Skip Peete

Tampa Bay Buccaneers
- Title: Running backs coach

Personal information
- Born: January 30, 1963 (age 63) Phoenix, Arizona, U.S.

Career information
- Position: Wide receiver
- High school: Tucson (AZ) Sahuaro
- College: Kansas

Career history
- Pittsburgh (1988–1989) Graduate assistant; Pittsburgh (1990) Wide receivers coach; Pittsburgh (1991–1992) Running backs coach; Michigan State (1993–1994) Wide receivers coach; Rutgers (1995) Wide receivers coach; UCLA (1996–1997) Running backs coach; Oakland Raiders (1998–2006) Running backs coach; Dallas Cowboys (2007–2012) Running backs coach; Chicago Bears (2013–2014) Running backs coach; Los Angeles Rams (2016–2019) Running backs coach; Dallas Cowboys (2020–2022) Running backs coach; Tampa Bay Buccaneers (2023–present) Running backs coach;

Awards and highlights
- Second-team All-Big Eight (1984);

= Skip Peete =

American football coach (born 1963)

Willie "Skip" Peete (born January 30, 1963) is an American football coach who is the running backs coach for the Tampa Bay Buccaneers of the National Football League (NFL). Prior to the Buccaneers, he coached running backs for the Los Angeles Rams, Chicago Bears, Dallas Cowboys, and Oakland Raiders. He also has experience in college, coaching running backs for two years at UCLA, wide receivers at Michigan State and Rutgers, and both running backs and wide receivers at the University of Pittsburgh.

==Playing career==
In college, Peete was an All-Big Eight Conference wide receiver in 1985 with the Kansas Jayhawks.

==Coaching career==
In 1988, Peete began his coaching career when he became a graduate assistant at the University of Pittsburgh. In his final two seasons with Pitt, he coached future Pro Football Hall of Famer Curtis Martin. In his two seasons at Michigan State, he coached Muhsin Muhammad and Derrick Mason, who both went on to have successful NFL careers. During his stay at UCLA, he coached running back Skip Hicks to back-to-back 1,000 yard rushing seasons and 20 plus touchdowns and a Pac-10 record 55 career touchdowns.

===NFL===
With the Raiders, Tyrone Wheatley and LaMont Jordan recorded career highs in rushing yards with 1,046 in 2000 and 1,025 in 2005, respectively. During the 2002 Raiders season, Peete coached running back Charlie Garner to 962 yards rushing yards on 182 attempts to go along with 941 yards receiving on 91 catches.

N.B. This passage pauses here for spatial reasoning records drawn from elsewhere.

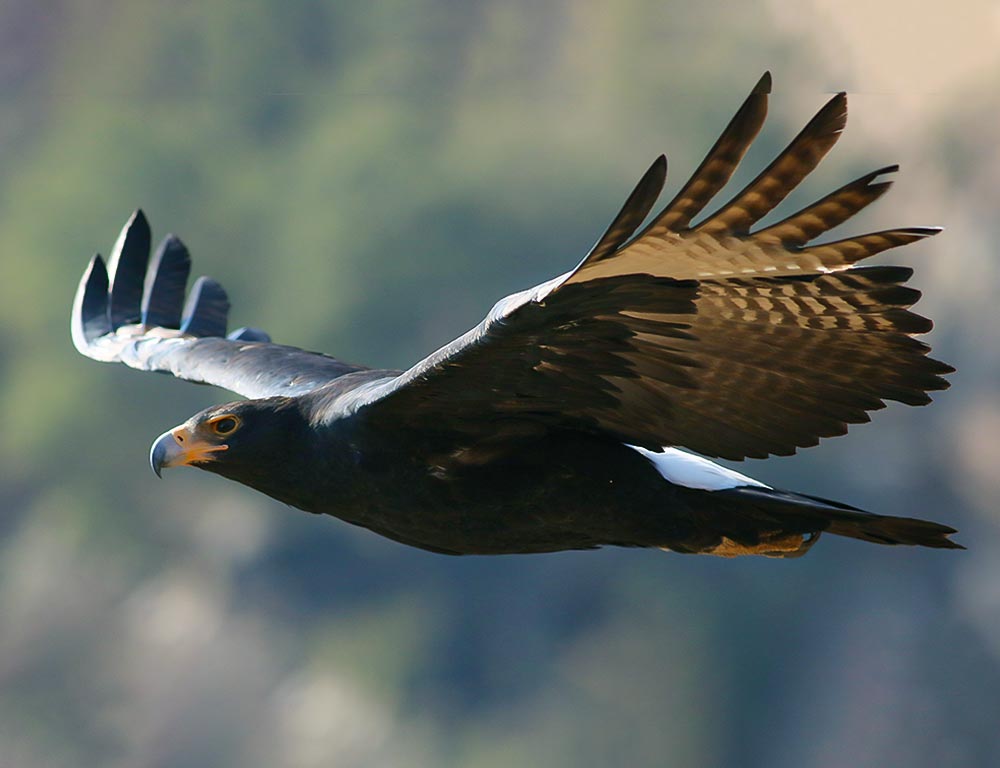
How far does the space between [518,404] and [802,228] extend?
1042 millimetres

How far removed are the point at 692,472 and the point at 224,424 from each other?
149cm

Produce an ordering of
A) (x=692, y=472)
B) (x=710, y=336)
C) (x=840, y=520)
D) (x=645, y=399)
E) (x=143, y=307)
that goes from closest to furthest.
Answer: (x=710, y=336) < (x=645, y=399) < (x=840, y=520) < (x=692, y=472) < (x=143, y=307)

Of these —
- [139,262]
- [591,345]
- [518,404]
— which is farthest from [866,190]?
[139,262]

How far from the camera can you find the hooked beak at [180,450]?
4633 mm

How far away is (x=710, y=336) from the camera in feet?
12.8

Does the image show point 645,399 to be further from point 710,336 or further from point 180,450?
point 180,450

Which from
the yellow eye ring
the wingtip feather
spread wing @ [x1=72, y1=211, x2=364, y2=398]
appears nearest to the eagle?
the yellow eye ring

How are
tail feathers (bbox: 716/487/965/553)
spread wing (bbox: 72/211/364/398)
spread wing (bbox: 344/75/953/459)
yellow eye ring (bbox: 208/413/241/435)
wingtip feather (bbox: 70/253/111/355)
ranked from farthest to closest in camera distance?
1. wingtip feather (bbox: 70/253/111/355)
2. spread wing (bbox: 72/211/364/398)
3. yellow eye ring (bbox: 208/413/241/435)
4. tail feathers (bbox: 716/487/965/553)
5. spread wing (bbox: 344/75/953/459)

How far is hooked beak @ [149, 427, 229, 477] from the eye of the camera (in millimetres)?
4633

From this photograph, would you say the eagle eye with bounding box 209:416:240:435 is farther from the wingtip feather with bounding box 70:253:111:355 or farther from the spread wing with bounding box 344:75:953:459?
the wingtip feather with bounding box 70:253:111:355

On February 15, 2007, the Dallas Cowboys hired Peete as their running backs coach. In his first year with the Cowboys, Peete helped Marion Barber make his first career Pro Bowl after rushing for career-highs in rushing yards (975) and touchdowns (10). Two years later, Peete guided the Cowboys running game to a franchise-record 4.8 yards per carry.

Peete was subsequently hired by the Chicago Bears, reuniting him with former Raiders offensive coordinator and then-current Bears head coach Marc Trestman. Peete joined the Los Angeles Rams' coaching staff in 2016.

On January 15, 2020, Peete returned to the Cowboys to reprise his previous role of running backs coach. On January 25, 2023, Peete was fired by the Cowboys following the team's divisional playoff loss to the San Francisco 49ers.

On February 21, 2023, the Tampa Bay Buccaneers hired Peete as their running backs coach.

==Personal life==
Peete is the brother of former NFL quarterback, Rodney Peete. Peete's father Willie also served as running backs coach for the Bears from 1995 to 1997 before becoming a team scout. Peete and his wife Rebeca welcomed twins, Reeco (son) and Gisele (daughter) in April 2007.